If could be argued that the French have a lot to answer for, take Plastic Bertrand for example, okay he was born in Brussels but he sang in French and that’s good enough for me. Ca Plane Pour Moi. Then there was the atrocities they committed, like so many European empire builders across South East Asia promoting the French way. But what they can be extremely proud of, is bringing the humble baguette to the area and in particular Cambodia and to be exact Phnom Penh and to be totally accurate the “La Safran Hotel”.


For its in that hotels lovely, peaceful garden restaurant in the balmy heat of a Phnom Penh evening that was being pushed around by an old colonial ceiling fan, that I dined on an enormous and well constructed Parisian Salade. Accompanied by two glass of chilled Sauvignon Blanc and a bread basket of perfect, warm, crisp, light French bread served with called salted butter on a clean white plate. In a word perfect.
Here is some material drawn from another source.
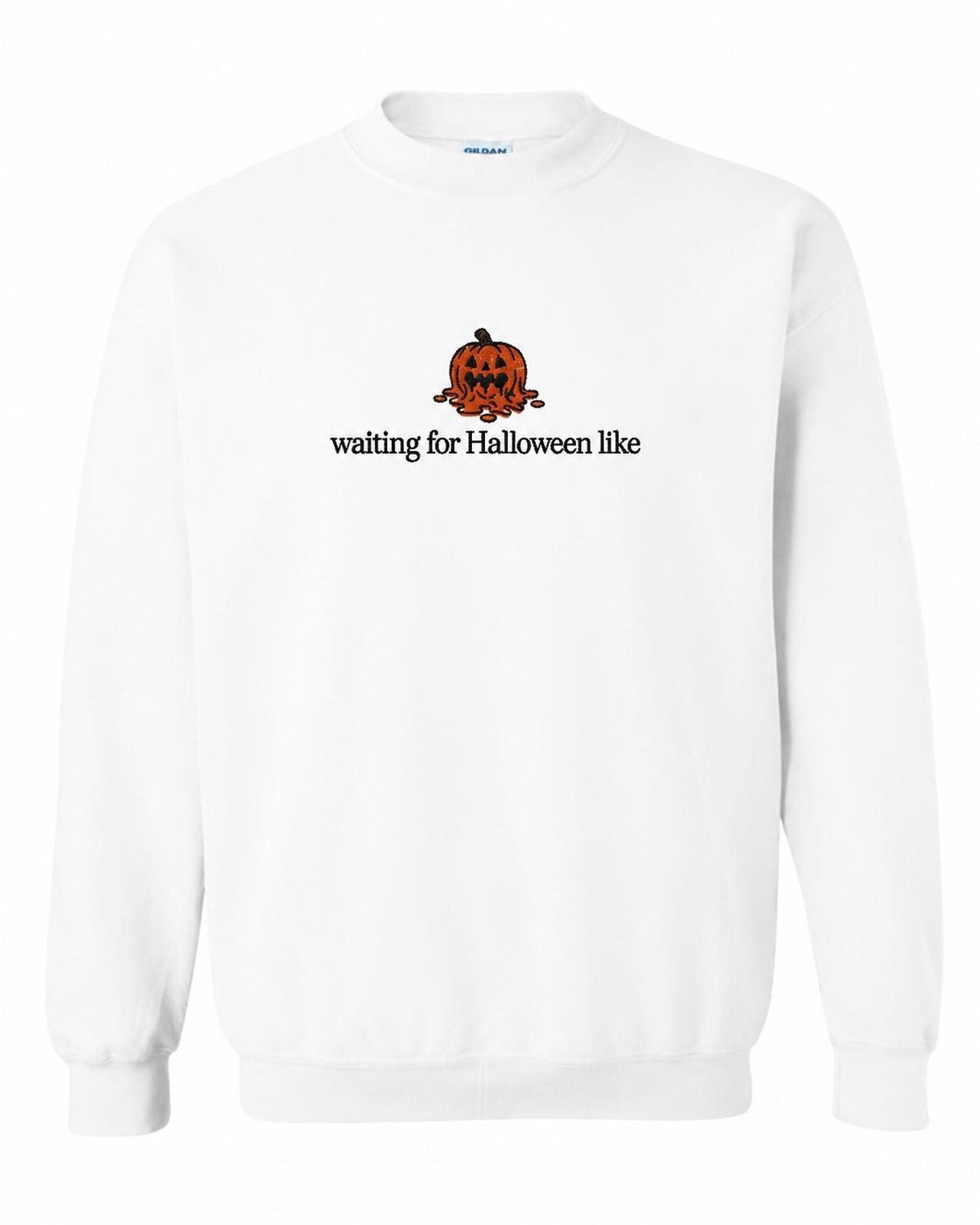 A white crewneck sweatshirt with a melted orange jack-o'-lantern and the text "waiting for Halloween like" printed on the front.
Cambodia as country prides itself on the ability, first to catch, then cook and eventually eat every sort of bug you can think of. They go simply crazy for scorpions, spiders, big black beetle type things and of course crickets, which I can personally vouch for as being excellent with a chilled beer.


So how in amongst all this crazy, weird culinary activity do they managed to produce perfect French baguettes? English supermarkets can’t and they have spent a fortune trying, some of those supermarkets don’t forget are only 22 miles from France.